Head-mounted displays often employ the binocular disparity method to make virtual image 3D. However, the differences between the depths of focus in users’ eyes cause them to experience dizziness. To solve this problem, Wang Yu-Jen, a PhD student of the Department of Photonics, NCTU, combined liquid crystal zoom lens and a reflective zoom component, enabling the spatial depths of virtual images to be adjusted and thereby diminishing the vergence-accommodation conflict. Wang’s innovative research earned him the Liquid Crystal Research Platinum Award issued by the Facebook Reality Labs, becoming the only person to win an award from the said institution in Asia.
The focus of Wang’s PhD dissertation is a large-aperture liquid crystal lens with arbitrary waveforms. He has produced successful results such as large-aperture, electrically controlled liquid crystal zoom glasses spliced using the spatial phase; a liquid crystal component with freeform optical surface waveforms; and a liquid crystal-assisted optical system. The award that Wang received from Facebook Reality Labs was for an augmented reality-based optical system that he researched and designed since 2017.

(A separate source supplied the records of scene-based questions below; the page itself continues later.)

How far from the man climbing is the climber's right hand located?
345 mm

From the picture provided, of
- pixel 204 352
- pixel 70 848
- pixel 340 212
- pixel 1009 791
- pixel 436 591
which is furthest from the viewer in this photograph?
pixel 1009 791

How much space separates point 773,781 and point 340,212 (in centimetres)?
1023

Wang explained that head-mounted displays often employ the binocular disparity method to make virtual image 3D. However, the differences between the depths of focus and rotational angles in users’ eyes cause users to experience dizziness. This phenomenon is called the “vergence-accommodation conflict” and remains one of the technical bottlenecks in the development of augmented reality/virtual reality (AR/VR)-based optical systems today. To solve this problem, Wang rearranged liquid crystal zoom lenses into reflective zoom components, allowing the spatial depths of virtual image to be adjusted and reusing liquid crystal lens with limited focal length adjustment ranges.

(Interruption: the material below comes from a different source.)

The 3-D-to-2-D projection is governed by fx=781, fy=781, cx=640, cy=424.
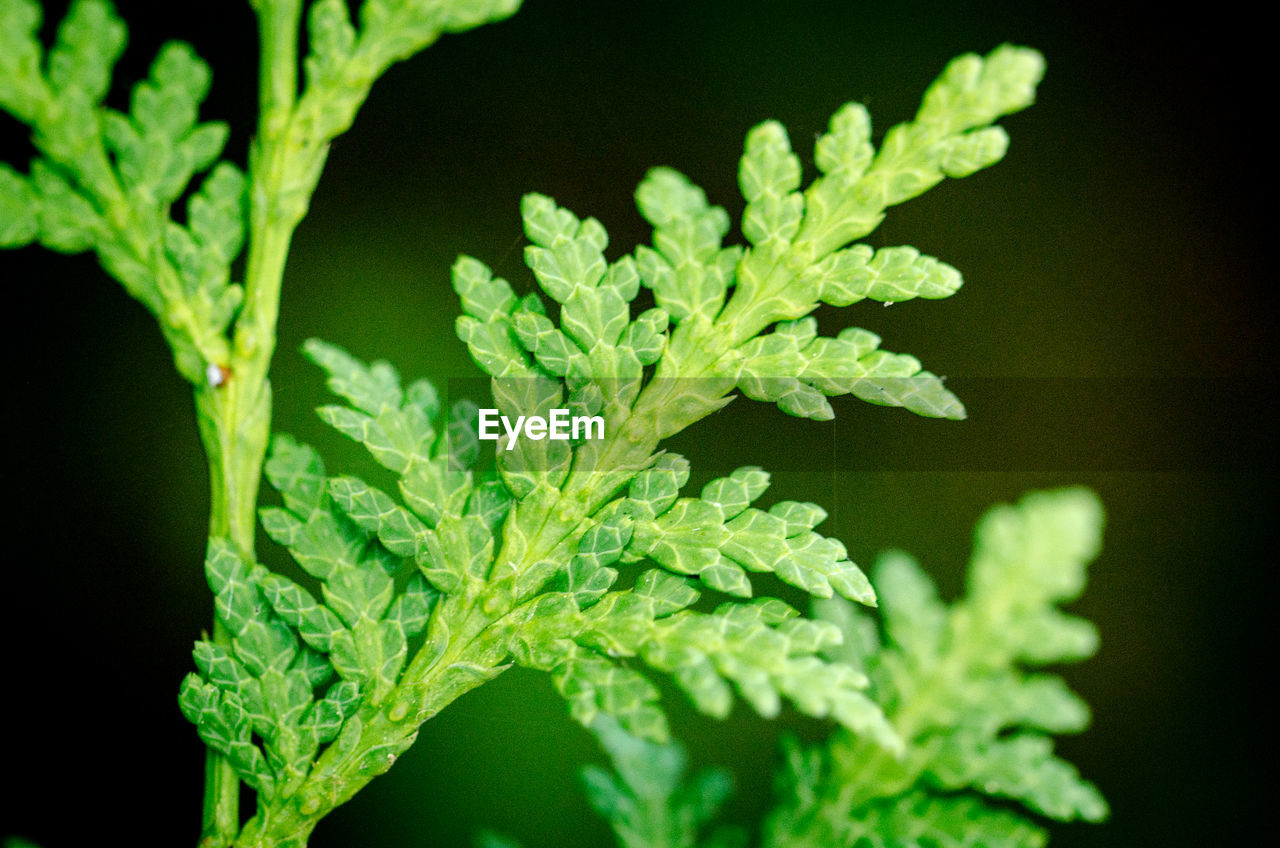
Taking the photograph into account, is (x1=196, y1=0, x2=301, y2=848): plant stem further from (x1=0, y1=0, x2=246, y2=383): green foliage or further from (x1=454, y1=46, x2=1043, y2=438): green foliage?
(x1=454, y1=46, x2=1043, y2=438): green foliage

Another obstacle involving AR/VR optical systems is users with poor eyesight; users cannot wear both glasses and AR/VR optical system, also said systems are unable to adjust their images according to the users’ eyesight. To solve this problem, Wang developed large-aperture, electrically controlled liquid crystal zoom glasses, allowing users with nearsightedness or farsightedness to see images. Wang’s AR device successfully solved the two problems above at once.
Professor Lin, Wang’s dissertation advisor, indicated that Wang received his university education at the National Chiao Tung University and later decided to pursue a PhD degree there upon graduation. In addition to winning the Facebook Reality Labs award, Wang worked with Google this year to introduce the world’s first electronically controlled liquid crystal component that possessed a plane and a freeform optical surface waveform. Said component can repair spherical and coma aberrations. Furthermore, Wang and Google proposed electronically controlled liquid crystal parallel plates to solve the problem of VAC architecture, making the parallel plates arguably the smallest and thinnest “solution” today. From proposing innovative research to solving industry problems, Wang’s outstanding academic achievements fully demonstrate National Chiao Tung University’s efforts in training students, guiding their research directions, and connecting them to the international community.